## Stored items from a collection

+ + + +

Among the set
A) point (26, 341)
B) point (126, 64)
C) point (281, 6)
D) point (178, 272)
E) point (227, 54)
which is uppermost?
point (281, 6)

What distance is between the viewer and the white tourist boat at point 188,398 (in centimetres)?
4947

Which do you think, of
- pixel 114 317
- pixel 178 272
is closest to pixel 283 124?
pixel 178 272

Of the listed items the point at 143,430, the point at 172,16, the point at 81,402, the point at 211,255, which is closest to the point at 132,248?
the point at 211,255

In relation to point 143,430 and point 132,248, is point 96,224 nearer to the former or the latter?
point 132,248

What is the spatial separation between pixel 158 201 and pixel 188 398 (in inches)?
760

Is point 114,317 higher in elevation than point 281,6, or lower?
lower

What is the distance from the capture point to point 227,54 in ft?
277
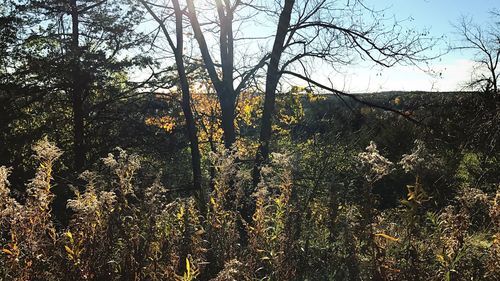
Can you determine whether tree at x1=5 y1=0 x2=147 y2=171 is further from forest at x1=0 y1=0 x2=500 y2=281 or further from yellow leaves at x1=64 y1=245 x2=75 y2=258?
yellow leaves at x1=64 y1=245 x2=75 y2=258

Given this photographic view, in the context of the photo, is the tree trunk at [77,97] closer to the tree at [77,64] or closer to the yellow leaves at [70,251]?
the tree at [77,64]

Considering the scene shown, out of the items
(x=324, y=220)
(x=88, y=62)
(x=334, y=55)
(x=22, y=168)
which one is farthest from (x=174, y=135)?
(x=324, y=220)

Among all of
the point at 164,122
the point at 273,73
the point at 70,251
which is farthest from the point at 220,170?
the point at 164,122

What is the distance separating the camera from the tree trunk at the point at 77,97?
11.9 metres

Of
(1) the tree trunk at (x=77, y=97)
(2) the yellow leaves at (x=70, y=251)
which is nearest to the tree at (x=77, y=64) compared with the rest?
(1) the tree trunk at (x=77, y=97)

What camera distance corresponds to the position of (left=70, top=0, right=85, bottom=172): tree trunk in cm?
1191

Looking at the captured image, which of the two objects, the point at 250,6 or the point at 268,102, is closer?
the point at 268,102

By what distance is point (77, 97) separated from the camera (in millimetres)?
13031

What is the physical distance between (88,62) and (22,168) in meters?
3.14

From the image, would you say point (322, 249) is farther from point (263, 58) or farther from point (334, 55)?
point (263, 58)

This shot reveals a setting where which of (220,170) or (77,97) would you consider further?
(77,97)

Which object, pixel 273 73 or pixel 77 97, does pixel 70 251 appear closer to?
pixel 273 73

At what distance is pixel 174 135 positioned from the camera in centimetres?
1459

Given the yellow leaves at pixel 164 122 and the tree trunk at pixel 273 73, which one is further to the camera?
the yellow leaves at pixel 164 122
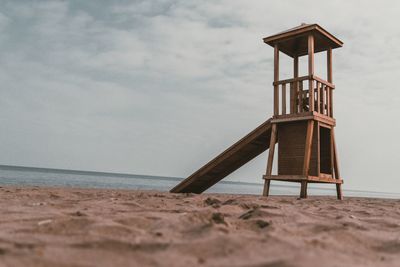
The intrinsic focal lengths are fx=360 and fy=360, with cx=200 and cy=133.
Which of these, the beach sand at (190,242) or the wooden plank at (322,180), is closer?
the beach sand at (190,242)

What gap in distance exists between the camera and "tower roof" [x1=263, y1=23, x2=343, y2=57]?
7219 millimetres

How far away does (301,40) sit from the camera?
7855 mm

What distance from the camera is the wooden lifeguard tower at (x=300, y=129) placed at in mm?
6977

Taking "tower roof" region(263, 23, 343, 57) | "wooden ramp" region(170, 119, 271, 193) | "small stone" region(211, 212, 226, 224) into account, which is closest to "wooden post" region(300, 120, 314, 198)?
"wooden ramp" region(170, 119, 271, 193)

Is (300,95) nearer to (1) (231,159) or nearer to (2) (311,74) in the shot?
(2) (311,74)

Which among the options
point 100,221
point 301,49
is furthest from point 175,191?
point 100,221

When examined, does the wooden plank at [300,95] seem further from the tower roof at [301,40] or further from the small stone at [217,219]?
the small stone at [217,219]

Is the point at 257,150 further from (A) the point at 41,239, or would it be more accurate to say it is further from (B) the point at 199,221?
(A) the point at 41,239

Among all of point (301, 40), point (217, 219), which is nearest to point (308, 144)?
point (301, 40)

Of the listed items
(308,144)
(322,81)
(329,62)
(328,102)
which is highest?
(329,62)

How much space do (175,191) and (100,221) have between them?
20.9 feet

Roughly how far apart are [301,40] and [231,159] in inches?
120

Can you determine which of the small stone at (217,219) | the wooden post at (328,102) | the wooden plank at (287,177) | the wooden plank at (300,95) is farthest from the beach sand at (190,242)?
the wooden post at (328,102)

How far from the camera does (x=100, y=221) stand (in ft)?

+ + + +

## Short task
Transcribe all of the records above character for character. Exclude the pictures.

## Answer for the task
Among the set
A) point (26, 341)
B) point (126, 64)
C) point (281, 6)
D) point (178, 272)
E) point (227, 54)
which is uppermost?
point (281, 6)

What distance is between the viewer and the white tourist boat at point 188,398 (in centimetres)?
4947

Which do you think, of
- pixel 114 317
- pixel 178 272
is closest to pixel 283 124?
pixel 178 272

Of the listed items the point at 143,430, the point at 172,16, the point at 81,402, the point at 211,255, which is closest to the point at 132,248?
the point at 211,255

In relation to point 143,430 and point 132,248, is point 96,224 nearer to the former or the latter?
point 132,248

What is the spatial separation between pixel 158 201 and pixel 188 398 (in inches)?
760

Is point 114,317 higher in elevation than point 281,6, or lower?
lower

What is the distance from the capture point to point 227,54 in ft?
277
Can you determine whether tree at x1=5 y1=0 x2=147 y2=171 is further from forest at x1=0 y1=0 x2=500 y2=281 or further from yellow leaves at x1=64 y1=245 x2=75 y2=258?
yellow leaves at x1=64 y1=245 x2=75 y2=258

Given this photographic view, in the context of the photo, is the tree trunk at [77,97] closer to the tree at [77,64] or closer to the yellow leaves at [70,251]?
the tree at [77,64]

Considering the scene shown, out of the items
(x=324, y=220)
(x=88, y=62)
(x=334, y=55)
(x=22, y=168)
which one is farthest from (x=174, y=135)?
(x=324, y=220)

Among all of
the point at 164,122
the point at 273,73
the point at 70,251
which is farthest from the point at 220,170?
the point at 164,122

What is the distance separating the camera from the tree trunk at the point at 77,97?
11.9 metres

Of
(1) the tree trunk at (x=77, y=97)
(2) the yellow leaves at (x=70, y=251)
which is nearest to the tree at (x=77, y=64) compared with the rest?
(1) the tree trunk at (x=77, y=97)

What camera distance corresponds to the position of (left=70, top=0, right=85, bottom=172): tree trunk in cm?
1191

Looking at the captured image, which of the two objects, the point at 250,6 or the point at 268,102, is closer?
the point at 268,102

By what distance is point (77, 97) separated from the camera (in millimetres)?
13031

What is the physical distance between (88,62) and (22,168) in meters?
3.14

From the image, would you say point (322, 249) is farther from point (263, 58) or farther from point (334, 55)?
point (263, 58)

This shot reveals a setting where which of (220,170) or (77,97) would you consider further?
(77,97)

Which object, pixel 273 73 or pixel 77 97, does pixel 70 251 appear closer to?
pixel 273 73

At what distance is pixel 174 135 positioned from the camera in centimetres?
1459

Given the yellow leaves at pixel 164 122 and the tree trunk at pixel 273 73, which one is further to the camera?
the yellow leaves at pixel 164 122
The intrinsic focal lengths are fx=360 and fy=360, with cx=200 and cy=133.
Which of these, the beach sand at (190,242) or the wooden plank at (322,180), is closer?
the beach sand at (190,242)

What gap in distance exists between the camera and "tower roof" [x1=263, y1=23, x2=343, y2=57]?
7219 millimetres

How far away does (301,40) sit from the camera?
7855 mm

What distance from the camera is the wooden lifeguard tower at (x=300, y=129) placed at in mm?
6977

Taking "tower roof" region(263, 23, 343, 57) | "wooden ramp" region(170, 119, 271, 193) | "small stone" region(211, 212, 226, 224) into account, which is closest to "wooden post" region(300, 120, 314, 198)?
"wooden ramp" region(170, 119, 271, 193)

Is (300,95) nearer to (1) (231,159) or nearer to (2) (311,74) in the shot?
(2) (311,74)

Which among the options
point 100,221
point 301,49
is furthest from point 175,191?
point 100,221

When examined, does the wooden plank at [300,95] seem further from the tower roof at [301,40] or further from the small stone at [217,219]?
the small stone at [217,219]

Is the point at 257,150 further from (A) the point at 41,239, or would it be more accurate to say it is further from (B) the point at 199,221?
(A) the point at 41,239

Among all of point (301, 40), point (217, 219), which is nearest to point (308, 144)?
point (301, 40)

Of the listed items
(308,144)
(322,81)
(329,62)
(328,102)
which is highest?
(329,62)

How much space do (175,191) and (100,221) have between them?
20.9 feet

Roughly how far apart are [301,40] and [231,159] in inches?
120

Can you determine which of the small stone at (217,219) | the wooden post at (328,102) | the wooden plank at (287,177) | the wooden plank at (300,95) is farthest from the beach sand at (190,242)?
the wooden post at (328,102)

How far from the camera does (x=100, y=221) stand (in ft)?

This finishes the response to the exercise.